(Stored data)
=== Section Start ===
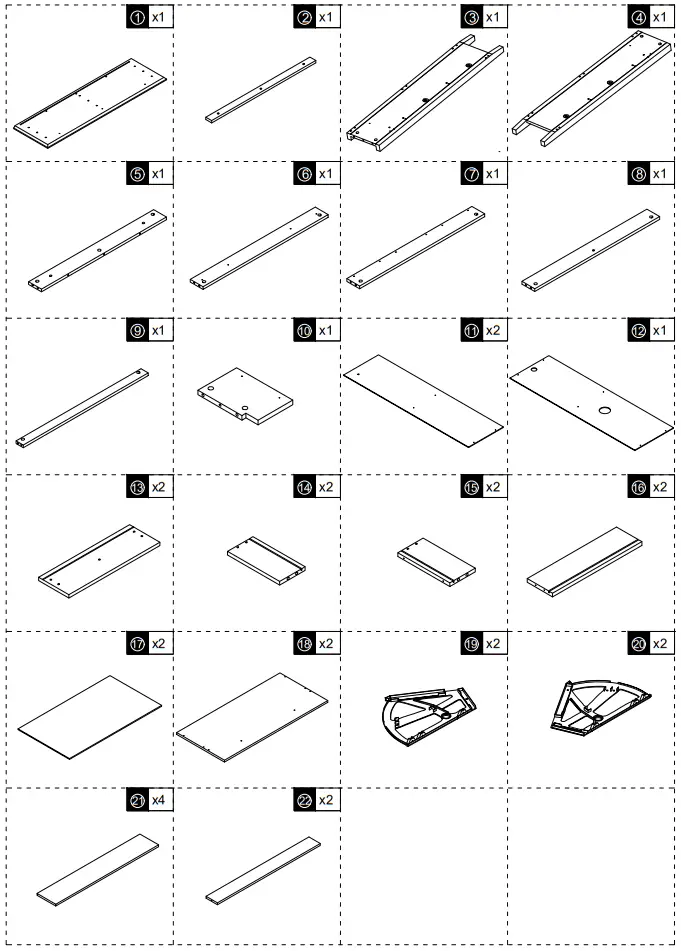 ① x1
② x1
③ x1
④ x1
⑤ x1
⑥ x1
⑦ x1
⑧ x1
⑨ x1
⑩ x1
⑪ x2
⑫ x1
⑬ x2
⑭ x2
⑮ x2
⑯ x2
⑰ x2
⑱ x2
⑲ x2
⑳ x2
㉑ x4
㉒ x2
=== Section End ===
PROBLEM DETAILS —
Print every entry exactly. Pictures are not part of the copy.

EXERCISE RESULT —
 ① x1
② x1
③ x1
④ x1
⑤ x1
⑥ x1
⑦ x1
⑧ x1
⑨ x1
⑩ x1
⑪ x2
⑫ x1
⑬ x2
⑭ x2
⑮ x2
⑯ x2
⑰ x2
⑱ x2
⑲ x2
⑳ x2
㉑ x4
㉒ x2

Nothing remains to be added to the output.